# WHAT TO PRODUCE:
Copy all the material that follows, keeping every character the same.

# RECORDS:
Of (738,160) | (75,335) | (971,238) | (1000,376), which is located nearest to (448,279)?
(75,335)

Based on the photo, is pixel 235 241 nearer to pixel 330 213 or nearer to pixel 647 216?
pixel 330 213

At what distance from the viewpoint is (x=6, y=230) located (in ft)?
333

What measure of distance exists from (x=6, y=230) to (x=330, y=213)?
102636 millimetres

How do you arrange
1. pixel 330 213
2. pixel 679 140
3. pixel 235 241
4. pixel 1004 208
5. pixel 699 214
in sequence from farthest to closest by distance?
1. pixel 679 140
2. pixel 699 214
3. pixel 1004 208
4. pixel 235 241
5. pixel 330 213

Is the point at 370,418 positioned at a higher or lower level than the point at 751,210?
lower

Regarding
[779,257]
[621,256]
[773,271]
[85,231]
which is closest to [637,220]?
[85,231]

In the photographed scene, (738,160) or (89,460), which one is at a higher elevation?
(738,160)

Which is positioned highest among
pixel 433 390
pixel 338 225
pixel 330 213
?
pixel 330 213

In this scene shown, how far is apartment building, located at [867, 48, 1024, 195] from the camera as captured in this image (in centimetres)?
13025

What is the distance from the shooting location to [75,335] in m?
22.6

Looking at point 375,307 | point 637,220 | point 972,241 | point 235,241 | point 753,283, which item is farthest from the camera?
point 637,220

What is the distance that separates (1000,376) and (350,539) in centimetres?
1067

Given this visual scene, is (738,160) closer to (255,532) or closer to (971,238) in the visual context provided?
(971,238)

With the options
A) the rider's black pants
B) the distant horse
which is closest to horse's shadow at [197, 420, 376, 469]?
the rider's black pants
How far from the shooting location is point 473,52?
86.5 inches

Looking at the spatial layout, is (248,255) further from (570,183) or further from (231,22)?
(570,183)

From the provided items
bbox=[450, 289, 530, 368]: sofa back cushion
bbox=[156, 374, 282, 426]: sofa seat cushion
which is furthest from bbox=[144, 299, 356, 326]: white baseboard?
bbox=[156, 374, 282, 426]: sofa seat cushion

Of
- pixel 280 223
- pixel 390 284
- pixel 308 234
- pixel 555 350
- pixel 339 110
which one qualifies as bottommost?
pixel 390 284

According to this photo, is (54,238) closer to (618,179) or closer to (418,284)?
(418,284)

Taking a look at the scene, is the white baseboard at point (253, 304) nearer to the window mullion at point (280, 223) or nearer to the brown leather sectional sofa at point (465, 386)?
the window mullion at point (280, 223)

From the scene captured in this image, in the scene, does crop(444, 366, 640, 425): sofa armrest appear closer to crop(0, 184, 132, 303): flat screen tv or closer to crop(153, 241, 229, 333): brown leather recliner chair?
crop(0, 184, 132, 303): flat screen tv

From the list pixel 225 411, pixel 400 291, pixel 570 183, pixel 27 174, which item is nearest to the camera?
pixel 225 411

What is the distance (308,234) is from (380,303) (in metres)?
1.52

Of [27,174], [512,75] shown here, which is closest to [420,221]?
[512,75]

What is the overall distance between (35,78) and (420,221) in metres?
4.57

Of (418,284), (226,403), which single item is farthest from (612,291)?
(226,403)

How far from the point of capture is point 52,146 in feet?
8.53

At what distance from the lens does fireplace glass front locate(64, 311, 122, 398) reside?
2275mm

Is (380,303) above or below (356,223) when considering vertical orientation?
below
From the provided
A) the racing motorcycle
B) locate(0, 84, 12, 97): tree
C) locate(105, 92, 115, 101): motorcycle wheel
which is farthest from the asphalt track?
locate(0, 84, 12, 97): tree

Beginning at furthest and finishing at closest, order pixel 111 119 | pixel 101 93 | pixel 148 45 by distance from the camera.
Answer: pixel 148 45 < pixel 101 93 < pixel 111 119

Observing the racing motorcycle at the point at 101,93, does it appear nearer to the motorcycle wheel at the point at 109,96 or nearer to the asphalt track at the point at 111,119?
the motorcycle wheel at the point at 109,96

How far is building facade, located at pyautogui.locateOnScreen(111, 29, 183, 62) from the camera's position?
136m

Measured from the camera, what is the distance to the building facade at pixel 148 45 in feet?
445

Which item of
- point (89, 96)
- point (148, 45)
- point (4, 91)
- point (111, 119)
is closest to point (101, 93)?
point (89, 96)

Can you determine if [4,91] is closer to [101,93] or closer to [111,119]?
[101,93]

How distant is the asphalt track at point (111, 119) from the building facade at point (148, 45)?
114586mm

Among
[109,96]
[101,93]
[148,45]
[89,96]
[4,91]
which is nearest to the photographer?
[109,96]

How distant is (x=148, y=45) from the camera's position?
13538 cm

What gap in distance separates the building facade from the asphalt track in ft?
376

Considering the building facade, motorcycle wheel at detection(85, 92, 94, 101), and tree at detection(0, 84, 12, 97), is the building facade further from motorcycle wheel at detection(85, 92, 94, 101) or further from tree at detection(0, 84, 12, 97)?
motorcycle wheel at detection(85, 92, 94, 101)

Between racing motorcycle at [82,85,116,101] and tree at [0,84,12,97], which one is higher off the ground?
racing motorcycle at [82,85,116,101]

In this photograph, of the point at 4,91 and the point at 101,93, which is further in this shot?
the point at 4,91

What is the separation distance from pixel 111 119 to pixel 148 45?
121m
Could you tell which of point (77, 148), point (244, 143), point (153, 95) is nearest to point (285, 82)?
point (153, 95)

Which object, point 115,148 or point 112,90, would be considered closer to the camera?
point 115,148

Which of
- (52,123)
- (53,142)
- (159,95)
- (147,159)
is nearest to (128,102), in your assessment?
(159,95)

# SOLUTION TO THIS PROBLEM:
Of (738,160) | (75,335) | (971,238) | (1000,376), which is located nearest to (448,279)?
(75,335)

Based on the photo, is pixel 235 241 nearer to pixel 330 213 or nearer to pixel 647 216?
pixel 330 213

At what distance from the viewpoint is (x=6, y=230) located (in ft)?
333

What measure of distance exists from (x=6, y=230) to (x=330, y=213)?
102636 millimetres

How do you arrange
1. pixel 330 213
2. pixel 679 140
3. pixel 235 241
4. pixel 1004 208
5. pixel 699 214
in sequence from farthest to closest by distance?
1. pixel 679 140
2. pixel 699 214
3. pixel 1004 208
4. pixel 235 241
5. pixel 330 213

Is the point at 370,418 positioned at a higher or lower level than the point at 751,210?
lower

Regarding
[779,257]
[621,256]
[773,271]
[85,231]
which is closest to [637,220]?
[85,231]

In the photographed scene, (738,160) or (89,460), which one is at a higher elevation?
(738,160)

Which is positioned highest among
pixel 433 390
pixel 338 225
pixel 330 213
?
pixel 330 213

In this scene shown, how far is apartment building, located at [867, 48, 1024, 195] from the camera as captured in this image (in centimetres)?
13025

What is the distance from the shooting location to [75,335] in m?
22.6

Looking at point 375,307 | point 637,220 | point 972,241 | point 235,241 | point 753,283, which item is farthest from the camera?
point 637,220

What is the distance that separates (1000,376) and (350,539) in centimetres?
1067

Given this visual scene, is (738,160) closer to (255,532) or closer to (971,238) in the visual context provided?
(971,238)

With the options
A) the rider's black pants
B) the distant horse
which is closest to horse's shadow at [197, 420, 376, 469]?
the rider's black pants
How far from the shooting location is point 473,52?
86.5 inches

Looking at the spatial layout, is (248,255) further from (570,183) or further from (231,22)?
(570,183)

From the provided items
bbox=[450, 289, 530, 368]: sofa back cushion
bbox=[156, 374, 282, 426]: sofa seat cushion
which is furthest from bbox=[144, 299, 356, 326]: white baseboard?
bbox=[156, 374, 282, 426]: sofa seat cushion

Of
- pixel 280 223
- pixel 390 284
- pixel 308 234
- pixel 555 350
- pixel 339 110
which one qualifies as bottommost?
pixel 390 284

According to this photo, is (54,238) closer to (618,179) or closer to (418,284)?
(418,284)

Taking a look at the scene, is the white baseboard at point (253, 304) nearer to the window mullion at point (280, 223) or nearer to the brown leather sectional sofa at point (465, 386)?
the window mullion at point (280, 223)

From the scene captured in this image, in the scene, does crop(444, 366, 640, 425): sofa armrest appear closer to crop(0, 184, 132, 303): flat screen tv or closer to crop(153, 241, 229, 333): brown leather recliner chair?
crop(0, 184, 132, 303): flat screen tv

From the list pixel 225 411, pixel 400 291, pixel 570 183, pixel 27 174, which item is nearest to the camera?
pixel 225 411

What is the distance (308,234) is from (380,303) (in metres)?
1.52

Of [27,174], [512,75] shown here, which is closest to [420,221]?
[512,75]

What is the overall distance between (35,78) and (420,221) in metres?
4.57

Of (418,284), (226,403), which single item is farthest from (612,291)?
(226,403)

How far from the point of capture is point 52,146 in feet?
8.53

At what distance from the lens does fireplace glass front locate(64, 311, 122, 398) reside?
2275mm

Is (380,303) above or below (356,223) when considering vertical orientation?
below
From the provided
A) the racing motorcycle
B) locate(0, 84, 12, 97): tree
C) locate(105, 92, 115, 101): motorcycle wheel
which is farthest from the asphalt track?
locate(0, 84, 12, 97): tree

Beginning at furthest and finishing at closest, order pixel 111 119 | pixel 101 93 | pixel 148 45 by distance from the camera.
Answer: pixel 148 45 < pixel 101 93 < pixel 111 119

Observing the racing motorcycle at the point at 101,93, does it appear nearer to the motorcycle wheel at the point at 109,96 or nearer to the asphalt track at the point at 111,119?
the motorcycle wheel at the point at 109,96

How far is building facade, located at pyautogui.locateOnScreen(111, 29, 183, 62) from the camera's position?
136m

Measured from the camera, what is the distance to the building facade at pixel 148 45 in feet?
445

Which item of
- point (89, 96)
- point (148, 45)
- point (4, 91)
- point (111, 119)
is closest to point (101, 93)?
point (89, 96)

Can you determine if [4,91] is closer to [101,93] or closer to [111,119]?
[101,93]

How distant is the asphalt track at point (111, 119) from the building facade at point (148, 45)?
114586mm

Among
[109,96]
[101,93]
[148,45]
[89,96]
[4,91]
which is nearest to the photographer?
[109,96]

How distant is (x=148, y=45) from the camera's position?
13538 cm

What gap in distance separates the building facade from the asphalt track in ft?
376

Considering the building facade, motorcycle wheel at detection(85, 92, 94, 101), and tree at detection(0, 84, 12, 97), is the building facade further from motorcycle wheel at detection(85, 92, 94, 101) or further from tree at detection(0, 84, 12, 97)?
motorcycle wheel at detection(85, 92, 94, 101)

Between racing motorcycle at [82,85,116,101] and tree at [0,84,12,97], which one is higher off the ground?
racing motorcycle at [82,85,116,101]

In this photograph, of the point at 4,91 and the point at 101,93, which is further in this shot?
the point at 4,91

What is the separation distance from pixel 111 119 to pixel 148 45?
121m
Could you tell which of point (77, 148), point (244, 143), point (153, 95) is nearest to point (285, 82)?
point (153, 95)

Which object, point 115,148 or point 112,90, would be considered closer to the camera?
point 115,148

Which of
- (52,123)
- (53,142)
- (159,95)
- (147,159)
is nearest to (128,102), in your assessment?
(159,95)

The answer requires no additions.